Vénération vs domination

A priori, on pourrait croire que seule la bête de muscles est gagnante dans l’affaire. Pourtant, comme nous l’affirme Gabriel, le “vénérateur” profite presque autant du muscle worship :

“C’est parfois presque intellectuel. En discutant avec le mec, j’essaie de comprendre son objectif, qui est généralement de devenir un monstre de muscles. Le pouvoir de l’imagination joue donc un rôle crucial dans le plaisir du muscle worship. Je suis tellement passionné par les muscles des autres que je suis capable de masser pendant des heures. Il n’y a pas de plan type, chaque plan est unique. On va dire que le point commun à chaque rencontre, c’est le massage et l’huile. Ensuite, le mec demande parfois une fellation, parfois une pénétration, parfois un corps-à-corps… Il n’y a rien de systématique, et c’est ça, la beauté du muscle worship.”
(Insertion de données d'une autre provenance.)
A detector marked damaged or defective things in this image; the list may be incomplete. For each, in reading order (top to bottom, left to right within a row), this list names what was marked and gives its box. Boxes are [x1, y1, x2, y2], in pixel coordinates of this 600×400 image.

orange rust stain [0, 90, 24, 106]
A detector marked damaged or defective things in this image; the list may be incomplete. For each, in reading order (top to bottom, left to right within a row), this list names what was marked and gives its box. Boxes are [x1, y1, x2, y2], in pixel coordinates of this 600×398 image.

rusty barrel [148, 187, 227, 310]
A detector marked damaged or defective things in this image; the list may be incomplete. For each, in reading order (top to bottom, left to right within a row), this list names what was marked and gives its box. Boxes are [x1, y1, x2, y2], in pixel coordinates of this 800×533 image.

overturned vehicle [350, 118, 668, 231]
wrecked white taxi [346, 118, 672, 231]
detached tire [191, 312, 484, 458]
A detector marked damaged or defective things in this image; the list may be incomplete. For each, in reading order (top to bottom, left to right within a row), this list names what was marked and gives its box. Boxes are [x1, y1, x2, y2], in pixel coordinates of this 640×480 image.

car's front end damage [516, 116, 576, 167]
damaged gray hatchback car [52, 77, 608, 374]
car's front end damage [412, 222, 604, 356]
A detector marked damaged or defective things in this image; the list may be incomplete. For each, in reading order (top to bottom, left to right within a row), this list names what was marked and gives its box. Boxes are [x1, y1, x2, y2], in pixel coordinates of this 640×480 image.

Quant aux origines de cette fascination pour les physiques de culturiste, Gabriel ne saurait donner une réponse exacte mais y va de sa propre hypothèse :

“Je dirais que j’ai été marqué par la culture du muscle qu’on retrouve dans bon nombre de références de la pop culture : Dragon Ball Z, Arnold Schwarzenegger… Très tôt donc, j’ai senti que ce goût pour le muscle, je l’avais en moi. J’ai passé la majeure partie de mon enfance dans les livres, avec assez peu de contact avec des jeunes de mon âge, et assez peu d’activité physique. Tout cela explique sans doute le besoin que j’ai de pallier une frustration en établissant des contacts avec des mecs musclés.”

Outre-Atlantique, la pratique de la sthénolagnie semble se démocratiser depuis plusieurs années. Si Carlo et sa clique aux biceps veinés ont a priori le monopole du business, nombreux sont les mecs baraqués à s’être lancés en autodidacte. Sur le site de ces hommes-là, généralement dans la vingtaine, on retrouve le même schéma : des photos d’eux adoptant des poses à la Schwarzy, des mensurations (impressionnantes, on s’en doute), mais également un texte de présentation détaillé.

On l’aura compris, le muscle worship repose avant tout sur le mental, sur la personnalité. Il ne suffit pas d’un torse bombé et dur comme la roche. Le point commun de ces autoentrepreneurs atypiques ? Tous semblent avoir participé, ou participent encore, à des compétitions de bodybuilding. Pour certains, le muscle worship apparaît alors comme un moyen d’arrondir ses fins de mois et, qui sait, investir dans des offres promotionnelles de pots de whey. Ou comment allier l’utile à l’agréable.